Amila tried to get to Bobebila in a tuktuk with Ruwan this morning by taking the ‘short walk’ estate track but there’s a tree down. So he walked from there and took a tuktuk to Kandy. He needs to see if he’s parents are OK up at Hantana – there were serious landslips there a few years ago. He also hopes to get news of his sister Shan.

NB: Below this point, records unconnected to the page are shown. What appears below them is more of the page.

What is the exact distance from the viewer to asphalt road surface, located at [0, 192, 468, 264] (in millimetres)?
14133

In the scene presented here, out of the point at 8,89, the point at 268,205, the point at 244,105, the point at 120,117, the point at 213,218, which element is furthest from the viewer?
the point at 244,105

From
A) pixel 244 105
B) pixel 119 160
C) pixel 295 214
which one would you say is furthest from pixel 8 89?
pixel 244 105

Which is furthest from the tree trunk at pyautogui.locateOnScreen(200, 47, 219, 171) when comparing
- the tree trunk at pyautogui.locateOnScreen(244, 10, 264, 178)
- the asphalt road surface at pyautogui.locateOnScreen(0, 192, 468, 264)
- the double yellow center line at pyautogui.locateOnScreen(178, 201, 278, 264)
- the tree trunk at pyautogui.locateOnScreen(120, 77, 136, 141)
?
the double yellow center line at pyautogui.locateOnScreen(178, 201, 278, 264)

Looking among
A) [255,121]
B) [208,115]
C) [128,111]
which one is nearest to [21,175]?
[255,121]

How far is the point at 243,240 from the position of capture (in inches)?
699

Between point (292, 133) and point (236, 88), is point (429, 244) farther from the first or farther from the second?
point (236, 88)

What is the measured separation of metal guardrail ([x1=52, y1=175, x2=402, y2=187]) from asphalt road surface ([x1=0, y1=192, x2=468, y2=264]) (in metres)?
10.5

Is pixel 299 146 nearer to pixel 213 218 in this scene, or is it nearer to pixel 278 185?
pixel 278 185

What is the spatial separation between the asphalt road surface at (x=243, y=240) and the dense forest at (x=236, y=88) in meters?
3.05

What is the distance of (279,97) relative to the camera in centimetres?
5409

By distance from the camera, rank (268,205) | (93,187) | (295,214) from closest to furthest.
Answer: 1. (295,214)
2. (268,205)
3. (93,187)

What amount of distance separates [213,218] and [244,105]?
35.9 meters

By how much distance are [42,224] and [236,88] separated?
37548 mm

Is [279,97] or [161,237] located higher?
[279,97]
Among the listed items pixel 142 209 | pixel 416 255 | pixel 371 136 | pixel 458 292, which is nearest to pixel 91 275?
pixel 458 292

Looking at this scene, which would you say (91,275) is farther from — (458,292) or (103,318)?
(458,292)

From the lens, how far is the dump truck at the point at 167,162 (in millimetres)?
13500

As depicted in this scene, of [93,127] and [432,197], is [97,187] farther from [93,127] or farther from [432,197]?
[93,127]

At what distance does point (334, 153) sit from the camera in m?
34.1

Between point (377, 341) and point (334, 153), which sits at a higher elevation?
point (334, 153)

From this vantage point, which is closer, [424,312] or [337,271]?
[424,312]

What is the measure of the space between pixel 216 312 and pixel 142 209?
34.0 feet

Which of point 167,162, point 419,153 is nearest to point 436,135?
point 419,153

For the last 2 days the rain has been accompanied by quite dense fog – thicker today. Visibility uniform – about 70M. I have never seen this before with quite high wind but unchanging fog all day. It must be island wide as the cyclone centre has now moved north towards Tamil Nadu. Checked on the cattle this morning – they’re ok but very wet and in need of hot sunshine to dry out. A JCB digger turned up in Bobebila but was unable to tackle the lslide at Rohan’s. Biggest problem for us is lack of 4G – cannot phone, message, WA or anything. Having no mobile phone is salutary in a way but under these circs a bit stressful.
Sun 30th
Day of fog and damp. Loni and I walk up to see the diggers at work clearing the landslide towards Duckwari. People who need to get through are still scrambling through the mud where the lslide came down. Others are waiting patiently. It will take another few hours. The trees look ghostly in the fog.
We are so lucky here. Got everything we need and enough food / water. I play Pickasticks with the kids! Mobile calls now possible again but patchy.
Mon 1st Dec
First day of good weather. Clear blue – the land is steaming in the sunshine. A few military helicopters have been over. Rumour is that this is the only means of aid to Meemure in the remote Knuckles region. Amila’s parents are OK but the house has had it. Cracks appearing in walls and floors, doors won’t open. Dangerous to live in and they have already been ordered to move out. They lose ownership of the whole property. No insurance. Maybe, later on, some compensation from the government. Meantime, we have got to find them somewhere to live. Same story for Ruwan. Landlip about 2M in front of his house. He and his neighbour in deep trouble. He and wife and little boy have now moved in with his father (our cowman down on Sam’s market garden) so they are OK for the time being.
The storm is over; now the reckoning. The reports on TV show terrible terrible devastation.